**Material provided:**
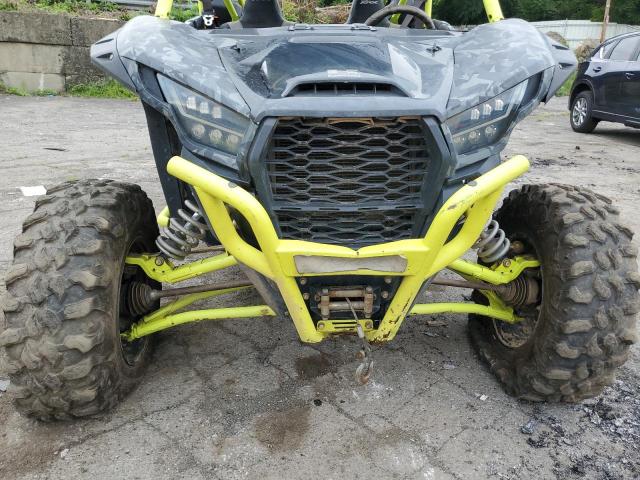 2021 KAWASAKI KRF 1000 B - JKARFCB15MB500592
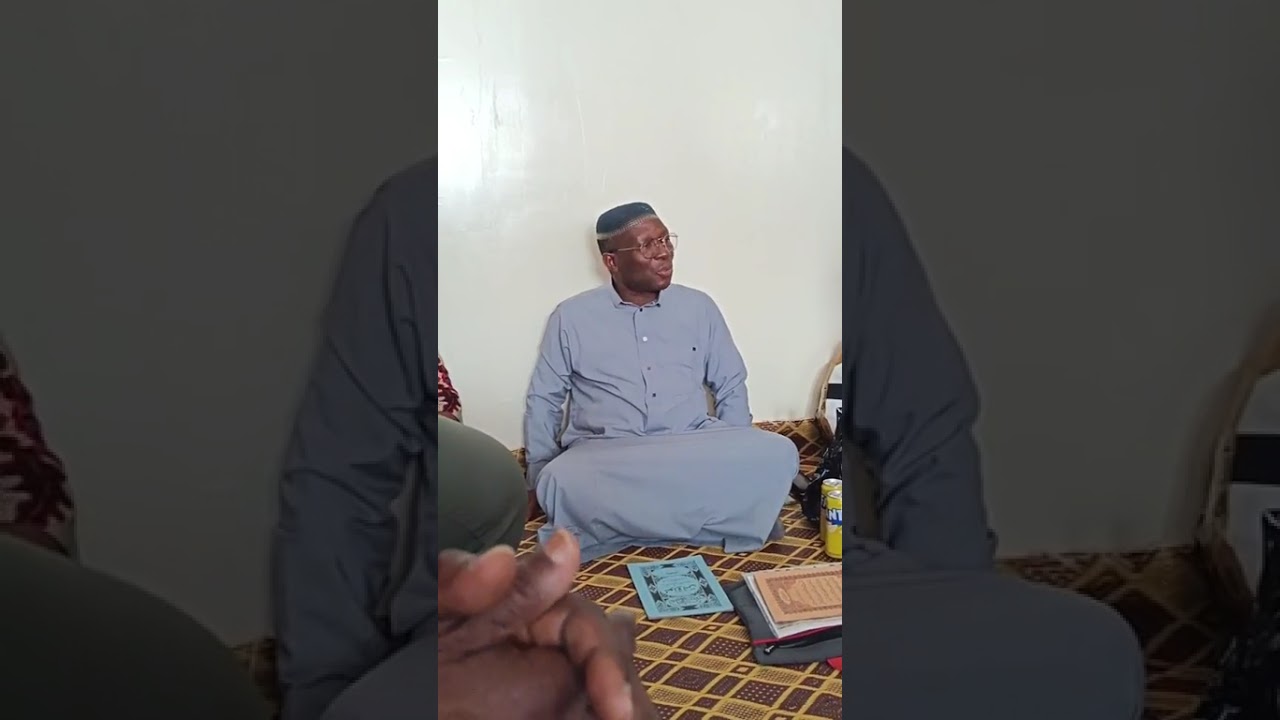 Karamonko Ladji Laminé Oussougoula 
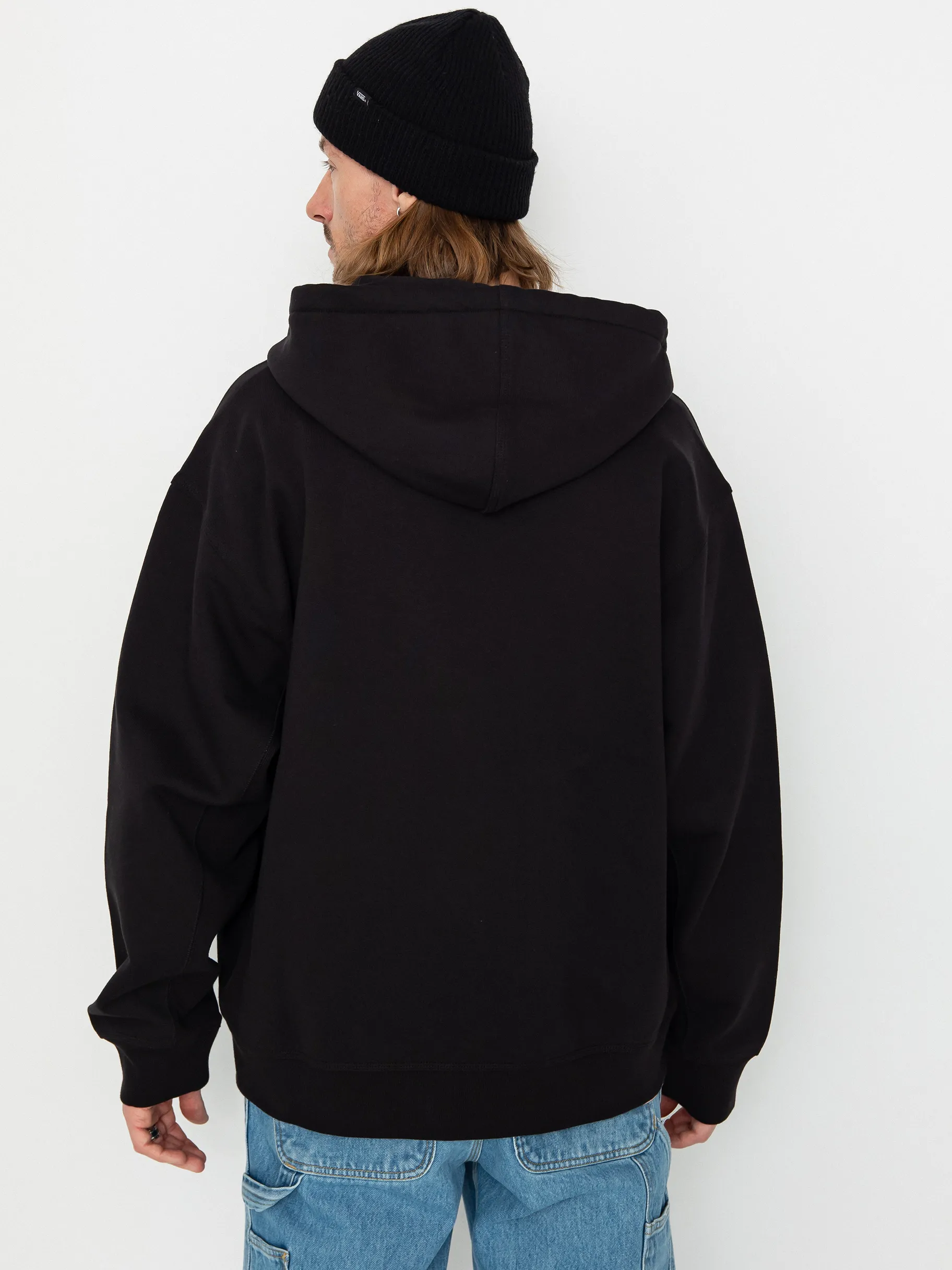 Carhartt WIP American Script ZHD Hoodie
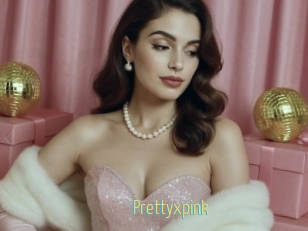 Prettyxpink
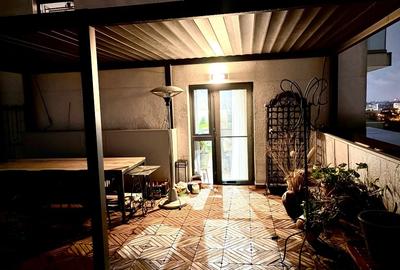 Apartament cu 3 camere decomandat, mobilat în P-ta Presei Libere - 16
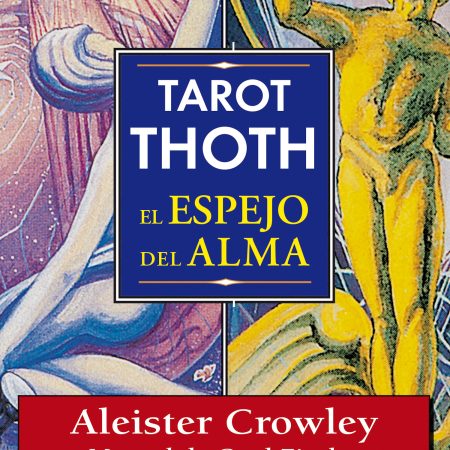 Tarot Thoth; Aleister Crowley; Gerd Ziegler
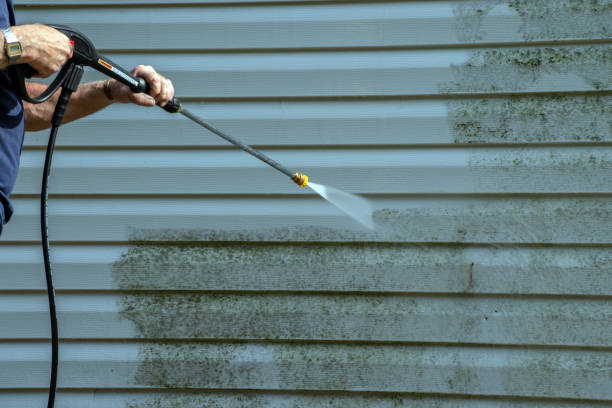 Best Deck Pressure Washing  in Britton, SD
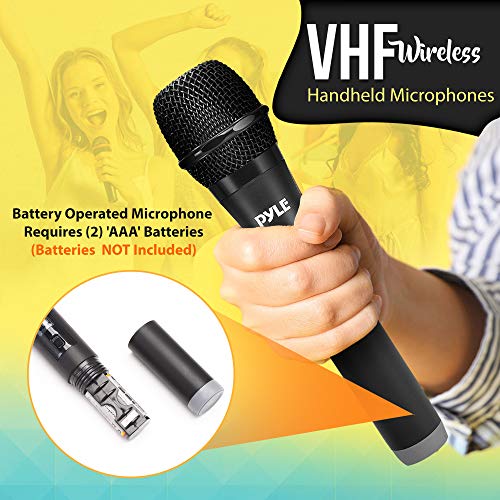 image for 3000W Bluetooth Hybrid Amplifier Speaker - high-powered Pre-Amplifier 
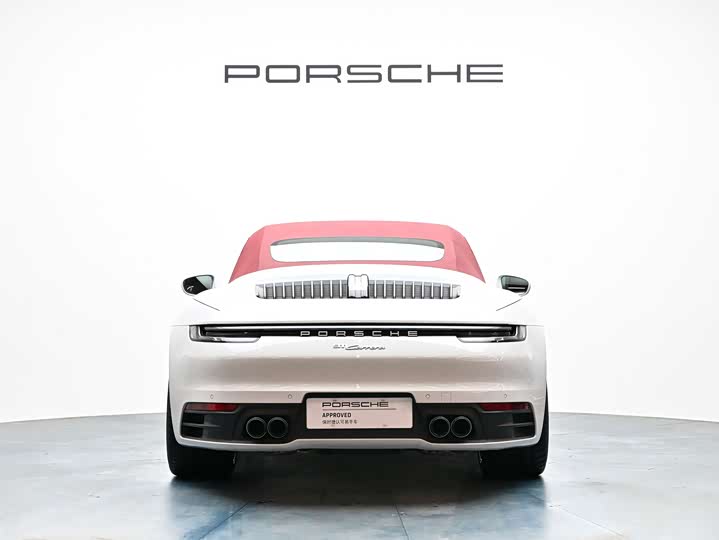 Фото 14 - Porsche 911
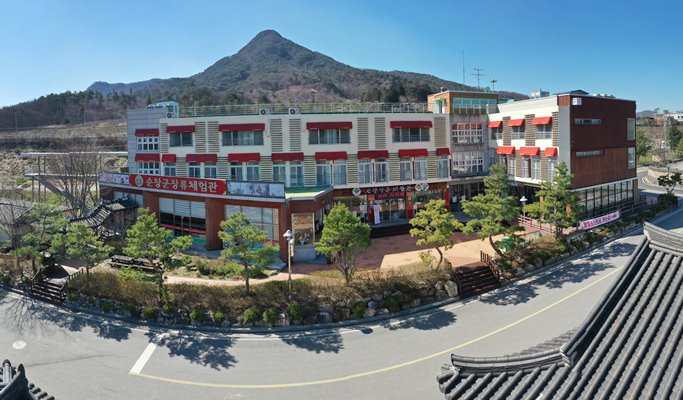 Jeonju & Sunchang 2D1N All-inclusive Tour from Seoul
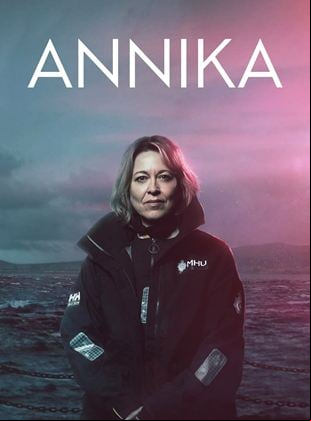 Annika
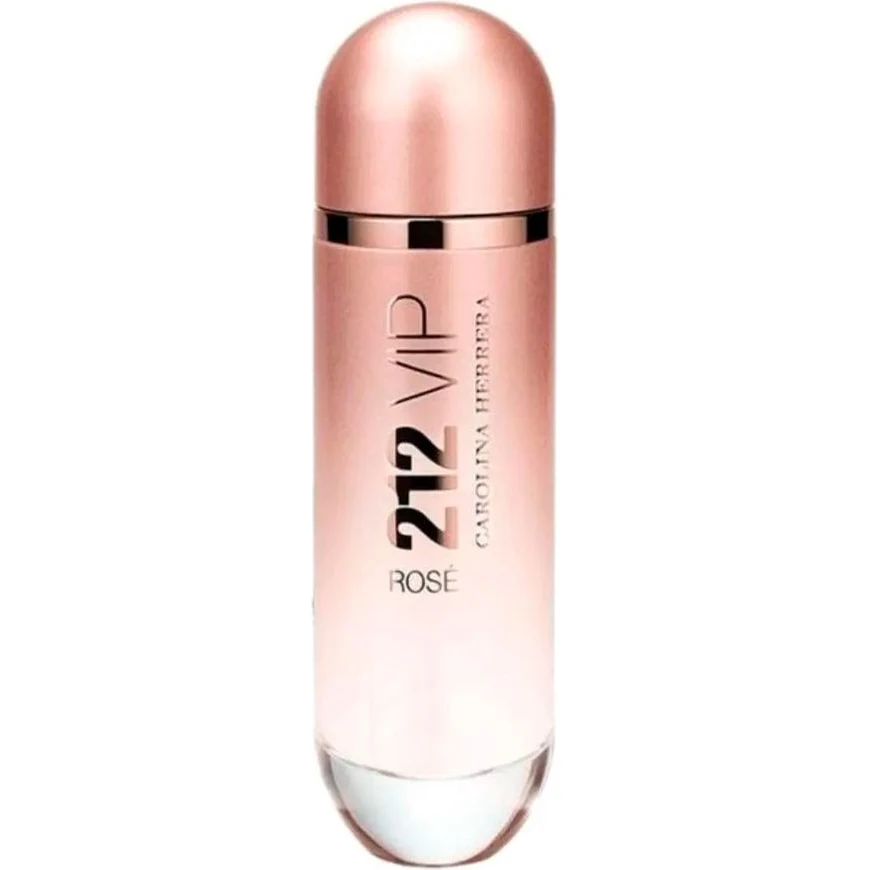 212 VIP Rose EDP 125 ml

**Try it:** For this answer, return word for word the lines from the first line of the records through the line containing "Фото 14 - Porsche 911". Omit the pictures.

**Finished task:**
 2021 KAWASAKI KRF 1000 B - JKARFCB15MB500592
 Karamonko Ladji Laminé Oussougoula 
 Carhartt WIP American Script ZHD Hoodie
 Prettyxpink
 Apartament cu 3 camere decomandat, mobilat în P-ta Presei Libere - 16
 Tarot Thoth; Aleister Crowley; Gerd Ziegler
 Best Deck Pressure Washing  in Britton, SD
 image for 3000W Bluetooth Hybrid Amplifier Speaker - high-powered Pre-Amplifier 
 Фото 14 - Porsche 911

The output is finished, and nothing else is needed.